> ASSIGNMENT
Look through the material below. Copy each line that contains the string "joystick".

> DATA FOR REVIEW
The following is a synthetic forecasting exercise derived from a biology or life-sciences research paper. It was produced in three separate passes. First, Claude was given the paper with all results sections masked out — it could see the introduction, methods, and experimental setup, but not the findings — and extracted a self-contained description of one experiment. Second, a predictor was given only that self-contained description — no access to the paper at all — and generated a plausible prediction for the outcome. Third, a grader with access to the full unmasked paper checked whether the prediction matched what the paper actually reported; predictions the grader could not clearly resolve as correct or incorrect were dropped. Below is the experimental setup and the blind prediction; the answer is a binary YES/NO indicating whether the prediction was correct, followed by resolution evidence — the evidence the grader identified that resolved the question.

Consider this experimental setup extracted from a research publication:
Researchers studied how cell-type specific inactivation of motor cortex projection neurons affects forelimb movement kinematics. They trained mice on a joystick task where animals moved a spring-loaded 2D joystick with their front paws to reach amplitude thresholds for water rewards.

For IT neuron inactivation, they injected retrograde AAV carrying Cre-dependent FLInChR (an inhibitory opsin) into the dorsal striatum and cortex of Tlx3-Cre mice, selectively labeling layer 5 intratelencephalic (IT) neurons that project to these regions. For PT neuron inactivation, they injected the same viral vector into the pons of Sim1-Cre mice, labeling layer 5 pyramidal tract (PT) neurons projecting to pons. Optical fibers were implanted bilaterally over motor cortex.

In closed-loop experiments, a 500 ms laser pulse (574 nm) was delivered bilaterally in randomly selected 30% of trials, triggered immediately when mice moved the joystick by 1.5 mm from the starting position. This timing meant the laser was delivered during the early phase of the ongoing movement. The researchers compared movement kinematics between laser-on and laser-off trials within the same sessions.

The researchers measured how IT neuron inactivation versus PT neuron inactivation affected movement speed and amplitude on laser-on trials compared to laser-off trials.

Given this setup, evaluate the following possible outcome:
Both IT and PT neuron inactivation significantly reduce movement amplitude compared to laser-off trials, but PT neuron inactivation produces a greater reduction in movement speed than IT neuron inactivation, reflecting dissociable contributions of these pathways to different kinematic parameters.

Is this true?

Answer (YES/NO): NO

> ANSWER TO THIS EXERCISE
Researchers studied how cell-type specific inactivation of motor cortex projection neurons affects forelimb movement kinematics. They trained mice on a joystick task where animals moved a spring-loaded 2D joystick with their front paws to reach amplitude thresholds for water rewards.
In closed-loop experiments, a 500 ms laser pulse (574 nm) was delivered bilaterally in randomly selected 30% of trials, triggered immediately when mice moved the joystick by 1.5 mm from the starting position. This timing meant the laser was delivered during the early phase of the ongoing movement. The researchers compared movement kinematics between laser-on and laser-off trials within the same sessions.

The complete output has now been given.